While States continue to strengthen their societies
on the basis of diversity, pluralism, harmony and true
citizenship, we see strong, subversive Powers seeking
to shatter the social contract in our region, which
is famous for its diversity, richness and plurality, by
promoting a culture of religious, sectarian and factional
divisions and encouraging the concept of slaughtering
people on the basis of their identity. Such Powers seek
to displace significant parts of our societies outside
their homeland. There is no Christian member of Iraqi
society in Iraq, or any Christian in Palestine. The
conspirators against my country are about to succeed
in removing our Christian citizens.

Such matters are extremely important in the work
of the Security Council. Hundreds of churches in Syria have been burned, as well as in Iraq and other places.

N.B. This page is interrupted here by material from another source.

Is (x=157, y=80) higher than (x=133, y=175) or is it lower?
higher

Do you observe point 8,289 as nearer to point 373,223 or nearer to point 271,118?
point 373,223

Hundreds of mosques have been destroyed. All those
acts exist on the YouTube terrorist archive. Some accuse
the Government of such heinous acts.

In that connection, I wish to emphasize that Syria
will not allow another Sykes-Picot Agreement at the
expense of the peoples of our region. Syria will remain
the strongest link in dealing with any attempt to impose
any new reality that is foreign to our region and its
peoples, who have lived in harmony and coexistence
with one another for centuries and have taught
humankind that belonging to a homeland and respecting
one’s land are the greatest and most enduring emotions.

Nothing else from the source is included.